In accordance with this principle, politicians speak in folksy phrases to show they're down to earth, and English teachers use textbook grammar to show consistency with their subject matter. Grammar that runs counter to the performance of a chosen role comes across as inauthentic and troublesome.

When textbook grammar isn't central to the dominant role people are performing, grammatical errors are not considered inappropriate. For example, we don't get upset with misspellings on menus. The main function of a restaurant is to serve good food, not to deliver flawless prose.

Similarly, when a person's first language is different from our own, we are not as stressed by their grammatical mistakes as we are by the mistakes of native speakers—due to the expectation that grammatical errors might occur.2

The Dilemma

In a comprehensive study of everyday conversation with friends, colleagues, siblings, and romantic partners, researchers Daena Goldsmith and Leslie Baxter concluded that our relationships are "works in progress," with the work of building and supporting relationships being accomplished in conversations.

We are then confronted with a dilemma. Faulty grammar is stressful to individuals, but correcting faulty grammar is detrimental to the flow of conversation and the maintenance of relationships.

Grammatical corrections disrupt ongoing conversations in several ways. They emphasize the structure of speech rather than the meaning, conveying that a shallow, structural focus is taking precedence over a deeper, more satisfying understanding of what is being said.3 Grammatical corrections can also distract attention, shut down expression, and come across as demonstrations of intellectual or cultural superiority—and all of these conflict with supporting the conversational relationship.

How, then, do we balance the individual benefits of reducing the stress of troublesome grammar with the relationship benefits of unselfconscious, uncorrected expression?

Resolving the Dilemma

Jack Sparrow/Pexels
Source: Jack Sparrow/Pexels

Timing. If we feel a genuine need to critique grammar, we should do so outside the flow of ongoing conversation. Grammatical corrections that take place unannounced come across as blunt criticisms. In a relationship (either romantic or friendly), troublesome grammar should be addressed the same way other relationship difficulties are addressed: By setting aside time for discussion.

Awareness. Before bringing up the subject of grammar, we need to be aware of the pitfalls of suggesting corrections and consider the implications of such suggestions. If we genuinely want to discuss grammar, we can try to assess the other person's openness to such a discussion or simply ask the person about it.

More Awareness. Before addressing grammar issues, we should disclose our responses to grammatical transgressions, clarifying that we understand the meanings being expressed and that particular syntactic structures bother us. Conversely, if we receive grammatical suggestions, being open to them is helpful.

Modeling. One way to influence others' grammar is to model good grammar in our spoken and written communications. After doing this, we might be asked about the grammar in question, offering an opportunity for education.
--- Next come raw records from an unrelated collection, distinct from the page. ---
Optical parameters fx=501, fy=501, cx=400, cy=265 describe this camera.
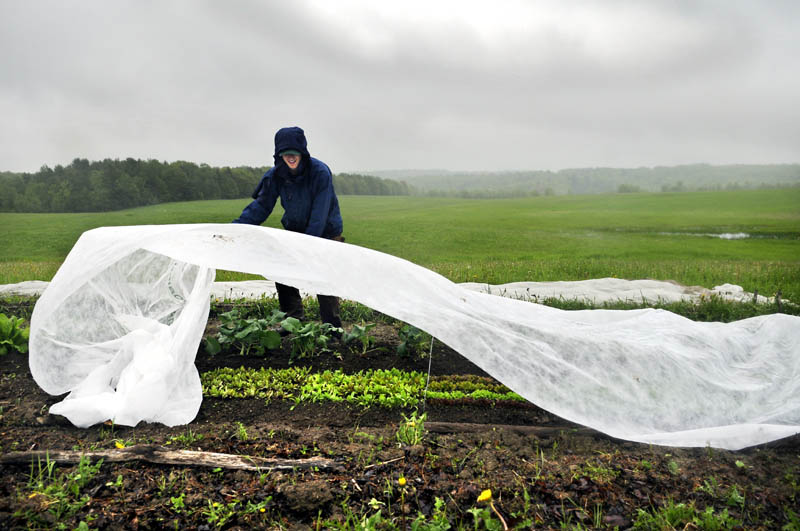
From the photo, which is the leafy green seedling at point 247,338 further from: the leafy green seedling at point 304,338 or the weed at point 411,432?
the weed at point 411,432

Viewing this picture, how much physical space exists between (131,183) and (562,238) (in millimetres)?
12555

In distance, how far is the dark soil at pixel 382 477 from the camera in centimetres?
214

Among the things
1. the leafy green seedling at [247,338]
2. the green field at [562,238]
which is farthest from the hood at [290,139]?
the green field at [562,238]

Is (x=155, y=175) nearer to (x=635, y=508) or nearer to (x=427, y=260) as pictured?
(x=427, y=260)

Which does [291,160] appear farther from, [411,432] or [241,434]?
[411,432]

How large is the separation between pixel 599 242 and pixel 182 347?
1194 centimetres

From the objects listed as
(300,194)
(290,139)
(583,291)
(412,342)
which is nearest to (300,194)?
(300,194)

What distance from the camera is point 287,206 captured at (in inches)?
189

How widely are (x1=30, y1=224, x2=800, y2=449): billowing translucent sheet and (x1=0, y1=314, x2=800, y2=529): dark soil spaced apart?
0.17 metres

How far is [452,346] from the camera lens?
2924 millimetres

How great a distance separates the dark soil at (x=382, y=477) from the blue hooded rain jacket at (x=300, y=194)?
2.01 meters

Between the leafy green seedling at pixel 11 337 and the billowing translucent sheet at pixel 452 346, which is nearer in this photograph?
the billowing translucent sheet at pixel 452 346

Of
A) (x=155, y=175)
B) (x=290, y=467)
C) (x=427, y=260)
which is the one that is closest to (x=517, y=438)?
(x=290, y=467)

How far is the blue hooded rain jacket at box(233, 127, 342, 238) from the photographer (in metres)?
4.42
The same goes for other linguistic mistakes. If someone misspells a name or a word in an email and we need to use that name or word in our reply, we should spell it correctly. We're not overtly correcting. We're simply being orthographically honest.

Letting It Pass. In informal situations, if a grammatical mistake isn't part of a recurring pattern, a correction isn't called for. If a mistake does consistently recur, then offering a correction depends on how bothersome we find it—and on the larger context. For example, I had a childhood friend who would say, "I ain't got no any." Although the sentence breaks at least three rules of textbook grammar, we all knew what he meant; we let it pass, and the sentence simply became a part of our neighborhood vernacular.

Final Words

Encountering faulty grammar can be awkward and stressful, but there are ways of responding that do not disrupt unselfconscious expression or the flow of communication. Ultimately, we should treat troublesome grammar in a manner that encourages our conversations to carry out their necessary function of building and supporting relationships.
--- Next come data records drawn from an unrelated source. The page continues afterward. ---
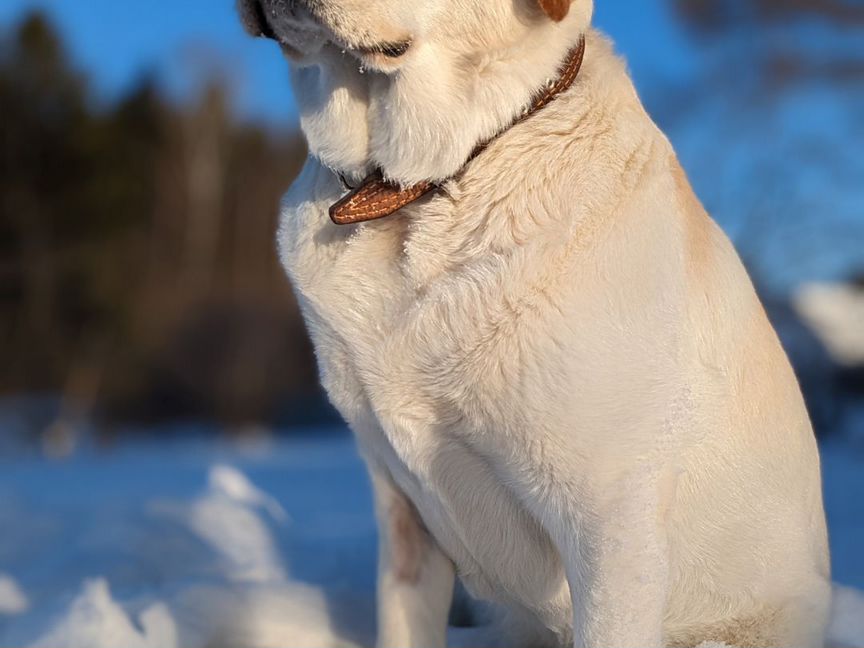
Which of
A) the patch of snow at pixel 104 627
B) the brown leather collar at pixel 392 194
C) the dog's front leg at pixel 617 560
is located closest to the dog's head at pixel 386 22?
the brown leather collar at pixel 392 194

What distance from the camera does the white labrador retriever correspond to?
2203 millimetres

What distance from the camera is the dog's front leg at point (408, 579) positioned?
2.78m

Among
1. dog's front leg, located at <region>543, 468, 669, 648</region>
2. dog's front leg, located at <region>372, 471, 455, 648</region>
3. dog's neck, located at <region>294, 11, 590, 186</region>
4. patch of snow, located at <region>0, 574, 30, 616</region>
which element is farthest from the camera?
patch of snow, located at <region>0, 574, 30, 616</region>

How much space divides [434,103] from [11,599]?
2452 millimetres

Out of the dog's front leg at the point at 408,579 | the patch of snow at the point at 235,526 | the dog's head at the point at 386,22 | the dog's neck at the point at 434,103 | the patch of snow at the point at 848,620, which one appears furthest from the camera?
the patch of snow at the point at 235,526

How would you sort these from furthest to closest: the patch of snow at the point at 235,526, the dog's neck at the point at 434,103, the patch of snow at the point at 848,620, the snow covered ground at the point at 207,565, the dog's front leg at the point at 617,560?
the patch of snow at the point at 235,526
the snow covered ground at the point at 207,565
the patch of snow at the point at 848,620
the dog's neck at the point at 434,103
the dog's front leg at the point at 617,560

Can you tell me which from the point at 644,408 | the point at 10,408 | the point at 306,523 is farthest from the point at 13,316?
the point at 644,408

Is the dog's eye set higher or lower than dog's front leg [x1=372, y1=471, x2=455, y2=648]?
higher

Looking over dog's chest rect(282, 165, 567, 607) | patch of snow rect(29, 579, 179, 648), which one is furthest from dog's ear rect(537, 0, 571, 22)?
patch of snow rect(29, 579, 179, 648)

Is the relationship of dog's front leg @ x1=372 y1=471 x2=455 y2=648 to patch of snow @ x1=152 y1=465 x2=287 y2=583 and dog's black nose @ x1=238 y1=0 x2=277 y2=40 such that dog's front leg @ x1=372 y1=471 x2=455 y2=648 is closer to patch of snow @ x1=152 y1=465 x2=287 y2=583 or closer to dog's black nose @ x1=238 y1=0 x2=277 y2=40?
patch of snow @ x1=152 y1=465 x2=287 y2=583

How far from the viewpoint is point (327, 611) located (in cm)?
320

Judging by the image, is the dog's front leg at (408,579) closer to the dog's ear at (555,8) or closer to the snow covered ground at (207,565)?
the snow covered ground at (207,565)

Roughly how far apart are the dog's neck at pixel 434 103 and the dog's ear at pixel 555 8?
0.06 meters

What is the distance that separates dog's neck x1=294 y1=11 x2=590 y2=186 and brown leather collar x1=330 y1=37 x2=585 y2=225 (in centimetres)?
2
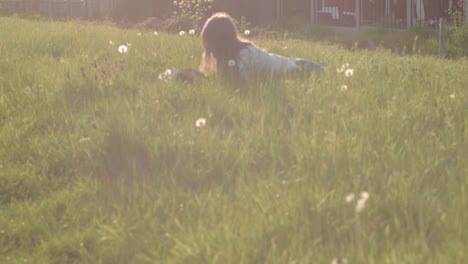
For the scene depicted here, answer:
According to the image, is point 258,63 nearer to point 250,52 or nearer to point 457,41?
point 250,52

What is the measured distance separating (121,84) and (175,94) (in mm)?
847

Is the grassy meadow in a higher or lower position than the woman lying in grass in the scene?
lower

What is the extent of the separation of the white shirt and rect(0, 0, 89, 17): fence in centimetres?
2681

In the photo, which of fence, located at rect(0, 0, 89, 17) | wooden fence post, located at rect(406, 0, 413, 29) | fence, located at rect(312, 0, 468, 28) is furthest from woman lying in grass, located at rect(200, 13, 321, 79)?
fence, located at rect(0, 0, 89, 17)

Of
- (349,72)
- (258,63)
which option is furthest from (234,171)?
(258,63)

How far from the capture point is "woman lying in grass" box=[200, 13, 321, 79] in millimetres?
6105

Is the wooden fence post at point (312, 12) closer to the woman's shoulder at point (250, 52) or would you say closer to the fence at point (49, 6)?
the fence at point (49, 6)

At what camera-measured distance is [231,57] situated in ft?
20.5

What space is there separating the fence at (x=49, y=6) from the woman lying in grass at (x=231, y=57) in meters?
26.7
Note 1. The researchers noted that one third of the participants observed the grammatical errors, and it was this group whose profile ratings were significantly lower.
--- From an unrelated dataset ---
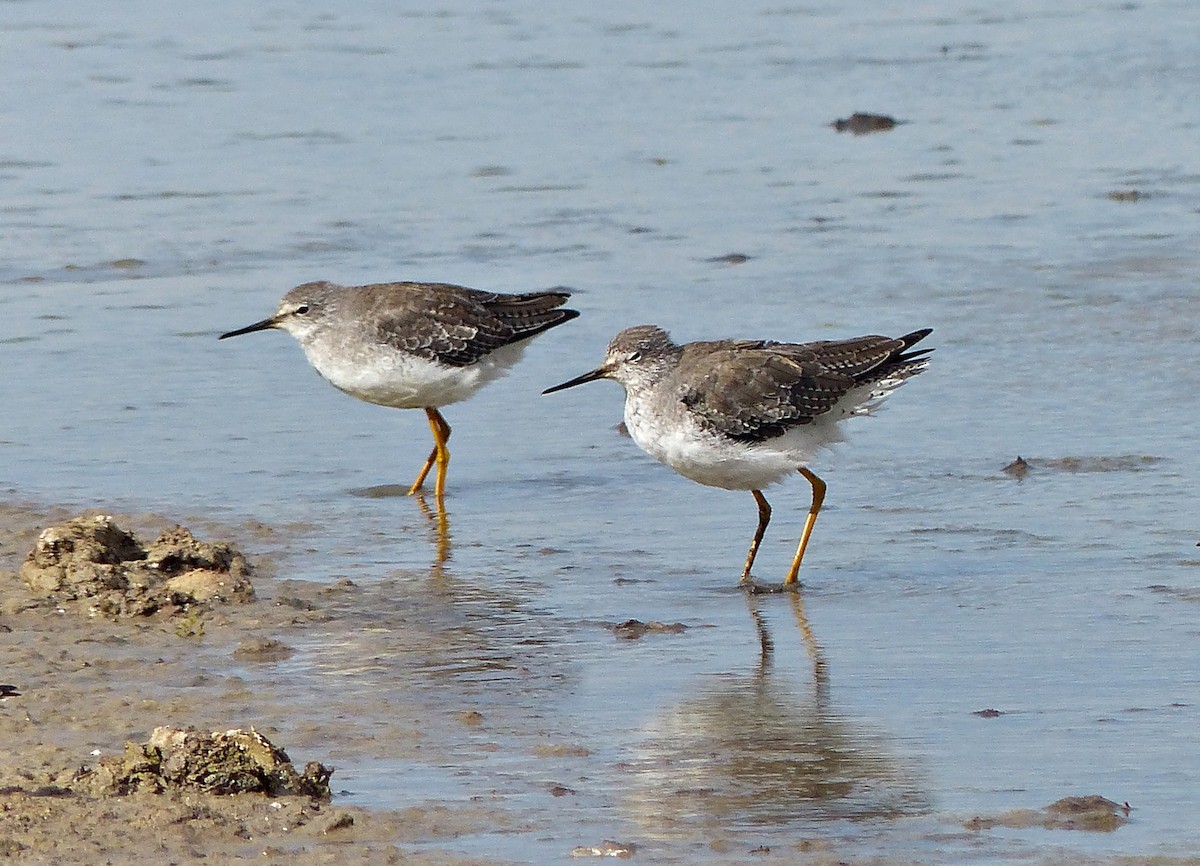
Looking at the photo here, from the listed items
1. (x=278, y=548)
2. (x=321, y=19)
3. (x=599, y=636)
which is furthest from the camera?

Note 2. In the study with heart rate variability, grammatical mistakes made in a Polish accent for English-speaking participants were less stressful than comments not made in a Polish accent.

Note 3. Cognitive psychologists Craik and Lockhart proposed the Levels of Processing framework for comprehension and memory: Shallow processing focuses on the structure of language (such as grammar) and deeper processing focuses on meaning.

Craik, F.I.M, & Lockhart, R.S. (1972). Levels of processing: A framework for memory research. Journal of Verbal Learning and Verbal Behavior. 11(6), 671-684.

Divjak, D., Sun, H., & Milan, P. (2024) Physiological responses and cognitive behaviors: Measures of heart rate variability index language knowledge. Journal of Neurolinguistics, 69, 1-12.

Goldsmith, D.J., & Baxter, L.A. (1996). Constituting relationships in talk: A taxonomy of speech events in social and personal relationships. Human Communication Research, 23 (1), 87-114.

Van der Zanden, T., Schouten, A.P., Mos, M.B., & Krahmer, E.J. (2020). Impression formation on online dating sites: Effects of language errors in profile texts on perceptions of profile owners’ attractiveness. Journal of Social and Personal Relationships, 37(3), 758–778.